Document extract section start

One of such vices is drug or substance abuse. While the COVID-19 pandemic has remained at the forefront of discussions, we recognise that substance abuse is still a significant adversary in the health and empowerment of youths, and the fight against illicit drug use, is equally necessary, and just as urgent.

The world has lost great potentials – some known, some unknown – to the excessive use of substances. Whitney Houston, more lovingly referred to as “The Voice” was found dead in her bath at the Beverly Hilton Hotel on the eve of the Grammy Awards after a cocaine overdose. She was just 48 years old. Her daughter, Bobbi Kristina, just 22, died a few months later while in hospice care. She too was found unresponsive in a bathtub in her Georgia home after a drug overdose.

Recently, Majek Fashek, Nigerian reggae legend, died in his sleep in New York City. He was 57 and was battling oesophageal cancer, while also known to be suffering from drug addiction. In our neighbourhoods also, we hear of death cases from drug abuse.

Drugs such as tramadol, legally and legitimately prescribed by doctors for pain relief, are abused by millions in search of a fix or a release from poverty, unemployment and lack of opportunity.

According to a survey in 2018 by the National Bureau of Statistics (NBS) and the Centre for Research and Information on Substance Abuse (CRISA) with technical support from the United Nations Office on Drugs and Crime (UNODC), the prevalence of any drug use in Nigeria is estimated at 14.4 percent , corresponding to 14.3 million people aged 15-64 years who had used a psychoactive substance in the past year for non-medical purposes. The highest levels of drug use were among those aged 25-39 years which we can regard as youths.

Also, up to 67 percent of adolescents in urban Nigeria have used substances. Factors including experimental curiosity, peer pressure, poor socio-economic conditions at homes and the need for extra energy for daily activities have been identified as contributors to illicit drug use. These are precursors that are being magnified by COVID-19, with an increasing number of the Nigerian youth at risk of turning to substance abuse.

In a world drug report by the UNODC in 2019, people worldwide who had used opioids – a class of drugs naturally found in the opium poppy plant – had surged by 56 percent and this was attributed to improved knowledge of the extent of drug use from new surveys conducted in two highly populated countries, namely India and Nigeria.

Document extract section end

[Instructions]:
A - In the text on drug abuse, how old was Majek Fashek when he died?
B - Copy out everything in the text on drug abuse from "The world has" down to "from drug abuse.", swapping "bathtub" for "bath".

Data section start

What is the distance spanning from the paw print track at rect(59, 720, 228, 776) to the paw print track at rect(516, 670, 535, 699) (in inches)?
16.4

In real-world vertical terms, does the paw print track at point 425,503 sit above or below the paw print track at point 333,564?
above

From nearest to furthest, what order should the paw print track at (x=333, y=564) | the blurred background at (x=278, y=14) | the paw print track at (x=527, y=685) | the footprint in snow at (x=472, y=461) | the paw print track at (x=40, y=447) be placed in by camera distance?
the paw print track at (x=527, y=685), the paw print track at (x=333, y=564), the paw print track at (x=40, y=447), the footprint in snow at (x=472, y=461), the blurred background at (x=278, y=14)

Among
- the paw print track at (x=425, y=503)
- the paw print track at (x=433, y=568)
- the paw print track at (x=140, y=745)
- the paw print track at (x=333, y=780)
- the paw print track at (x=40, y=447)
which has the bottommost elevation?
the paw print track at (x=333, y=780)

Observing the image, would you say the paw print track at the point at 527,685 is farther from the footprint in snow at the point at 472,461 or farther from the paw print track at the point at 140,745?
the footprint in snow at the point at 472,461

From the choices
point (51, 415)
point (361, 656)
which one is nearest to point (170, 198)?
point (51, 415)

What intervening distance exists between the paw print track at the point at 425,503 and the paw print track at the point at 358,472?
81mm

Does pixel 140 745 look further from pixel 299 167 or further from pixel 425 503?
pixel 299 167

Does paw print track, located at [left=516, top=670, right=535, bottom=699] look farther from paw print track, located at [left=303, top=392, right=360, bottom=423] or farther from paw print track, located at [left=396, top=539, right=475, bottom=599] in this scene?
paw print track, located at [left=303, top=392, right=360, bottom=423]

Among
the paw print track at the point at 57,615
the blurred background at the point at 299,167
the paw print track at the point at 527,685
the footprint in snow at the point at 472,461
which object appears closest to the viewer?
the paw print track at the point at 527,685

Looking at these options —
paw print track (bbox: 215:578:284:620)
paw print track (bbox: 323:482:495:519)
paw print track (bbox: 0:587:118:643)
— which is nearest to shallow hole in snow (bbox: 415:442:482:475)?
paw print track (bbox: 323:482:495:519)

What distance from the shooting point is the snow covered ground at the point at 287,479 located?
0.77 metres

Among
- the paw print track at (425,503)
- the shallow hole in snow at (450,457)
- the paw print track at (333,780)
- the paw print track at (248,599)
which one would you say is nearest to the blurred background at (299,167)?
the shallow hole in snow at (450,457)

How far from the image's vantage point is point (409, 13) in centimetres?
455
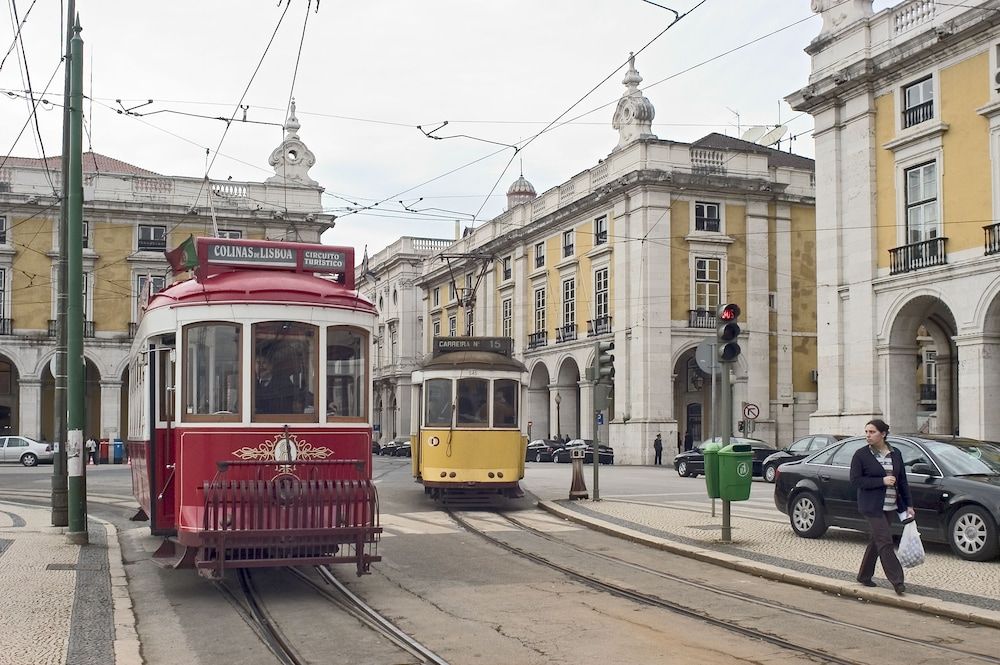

Data section end

[Answers for this exercise]:
A - He was 57.

B -
The world has lost great potentials – some known, some unknown – to the excessive use of substances. Whitney Houston, more lovingly referred to as “The Voice” was found dead in her bath at the Beverly Hilton Hotel on the eve of the Grammy Awards after a cocaine overdose. She was just 48 years old. Her daughter, Bobbi Kristina, just 22, died a few months later while in hospice care. She too was found unresponsive in a bath in her Georgia home after a drug overdose.

Recently, Majek Fashek, Nigerian reggae legend, died in his sleep in New York City. He was 57 and was battling oesophageal cancer, while also known to be suffering from drug addiction. In our neighbourhoods also, we hear of death cases from drug abuse.